The generation of synthetic medical data has become a focal point for researchers, driven by the increasing demand for privacy-preserving solutions. While existing generative methods heavily rely on real datasets for training, access to such data is often restricted. In contrast, statistical information about these datasets is more readily available, yet current methods struggle to generate tabular data solely from statistical inputs. This study addresses the gaps by introducing a novel approach that converts statistical data into tabular datasets using a modified Generative Adversarial Network (GAN) architecture. A custom loss function was incorporated into the training process to enhance the quality of the generated data. The proposed method is evaluated using fidelity and utility metrics, achieving "Good" similarity and "Excellent" utility scores. While the generated data may not fully replace real databases, it demonstrates satisfactory performance for training machine-learning algorithms. This work provides a promising solution for synthetic data generation when real datasets are inaccessible, with potential applications in medical data privacy and beyond.

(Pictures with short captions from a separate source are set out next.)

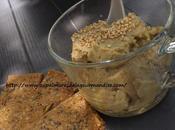 Houmous l'avocat & pois chiches avec crackers graines Healthy Végétarien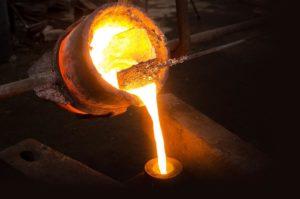Creuset contenant du bronze en fusion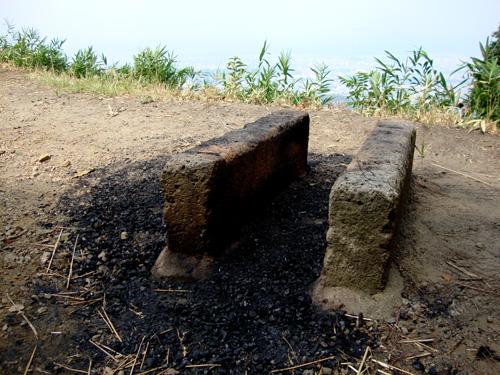 大文字の火床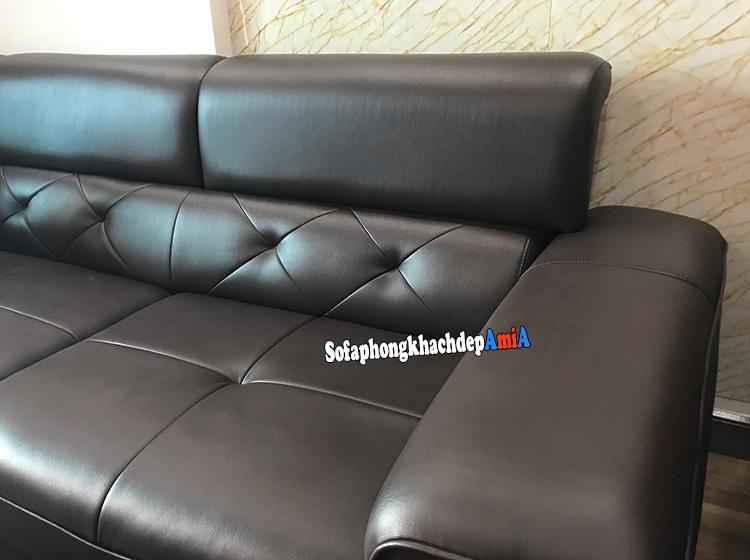 Hình ảnh sofa da cho phòng khách đẹp AmiA 193 chi tiết phần tựa lưng và chất liệu da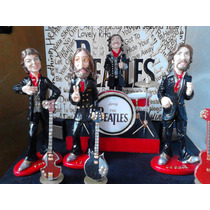 The Beatles Set De Figuras Con Escenario E Instrumentos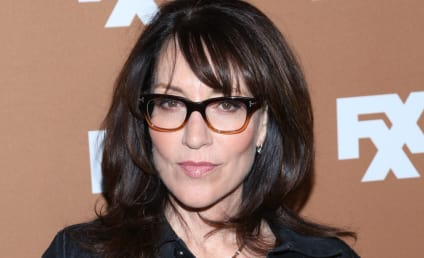 Katey Sagal Cast as Artie's Mom on Glee!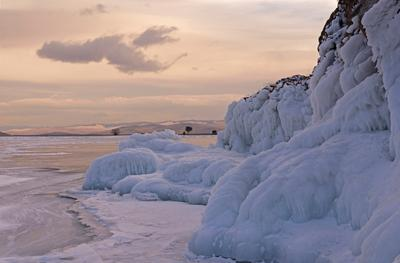 Байкал, вечереет. Байкал Малое море Декабрь Наплески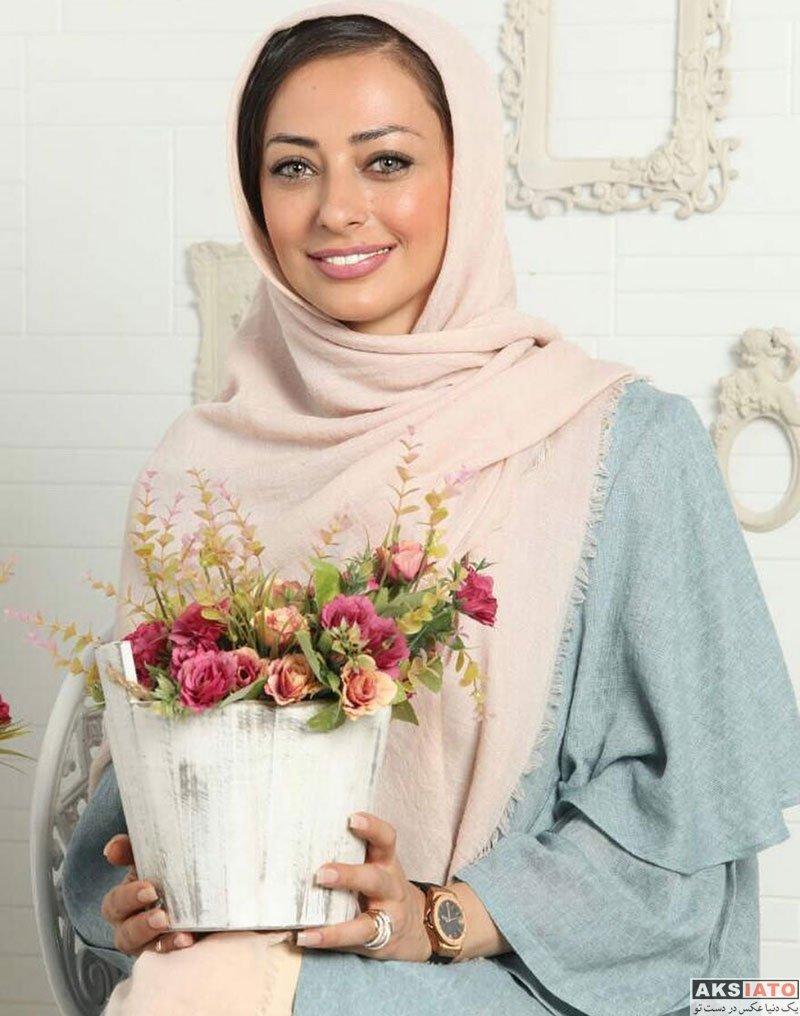 بازیگران بازیگران زن ایرانی  عکس های نفیسه روشن در مجله خانواده سبز (2 عکس)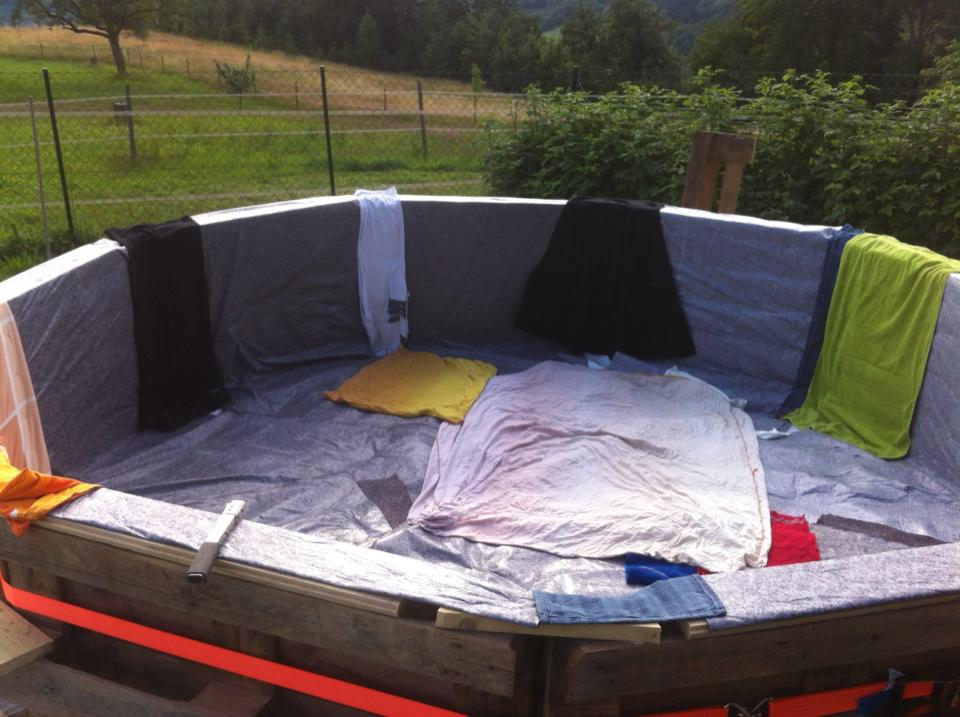 Swimming-Pool-made-out-of-pallets-3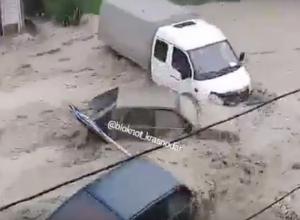 Жителей Туапсе напугали видео бурного потока, сносящего авто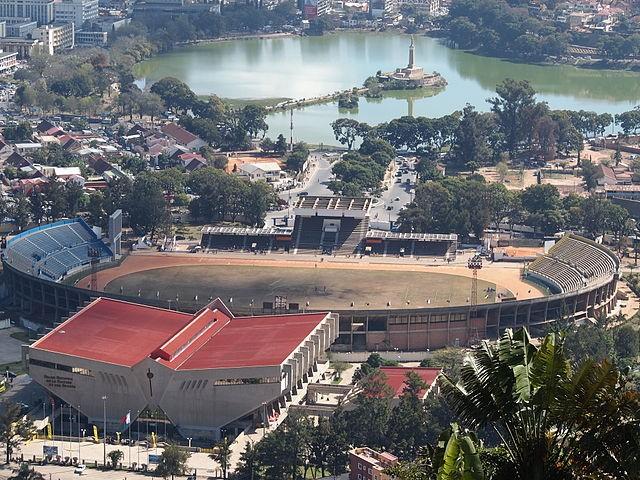 馬哈馬西那體育場(Stade Municipal de Mahamasina)(來源 維基百科 by Lemurbaby)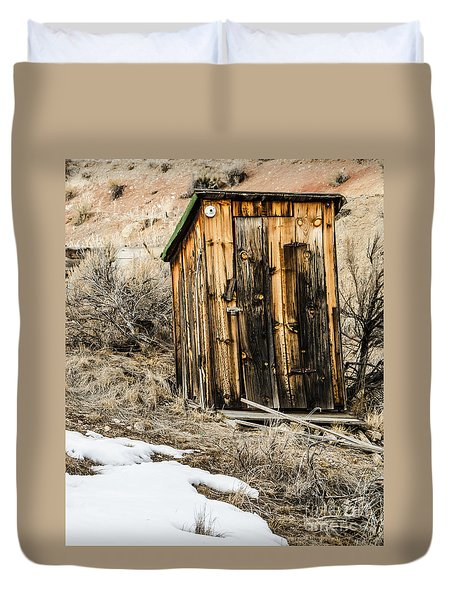 Outhouse With Electricity Duvet Cover by Sue Smith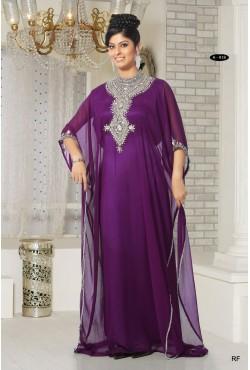 Robe orientale violette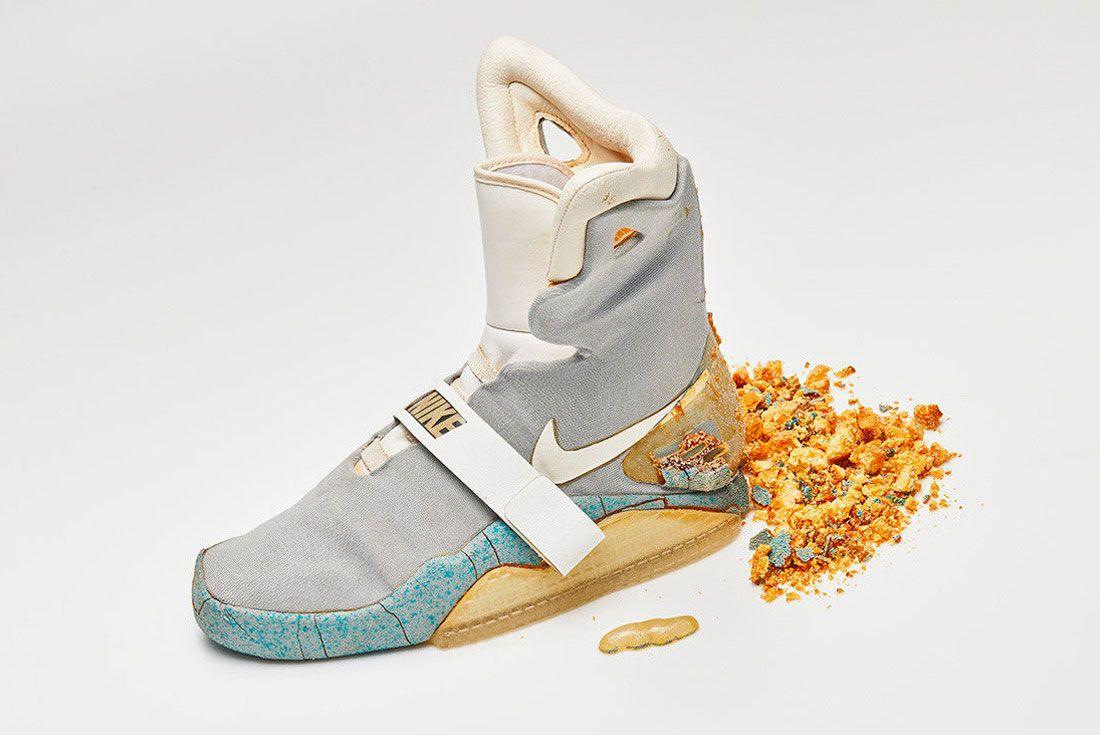 Nike Air Mag Left Crumble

随着对隐私保护解决方案的需求不断增加,合成医学数据的生成已成为研究人员关注的焦点。虽然现有的生成方法严重依赖真实数据集进行训练,但获取此类数据往往受到限制。相比之下,关于这些数据集的统计信息更容易获得,然而当前的方法难以仅从统计输入生成表格数据。本研究通过引入一种新颖的方法来填补这些空白,该方法使用改进的生成对抗网络(GAN)架构将统计数据转换为表格数据集。在训练过程中纳入了一个自定义损失函数,以提高生成数据的质量。使用保真度和效用指标对所提出的方法进行评估,获得了“良好”的相似度和“优秀”的效用分数。虽然生成的数据可能无法完全取代真实数据库,但它在训练机器学习算法方面表现出令人满意的性能。这项工作为在无法访问真实数据集时生成合成数据提供了一个有前景的解决方案,在医学数据隐私及其他领域具有潜在应用。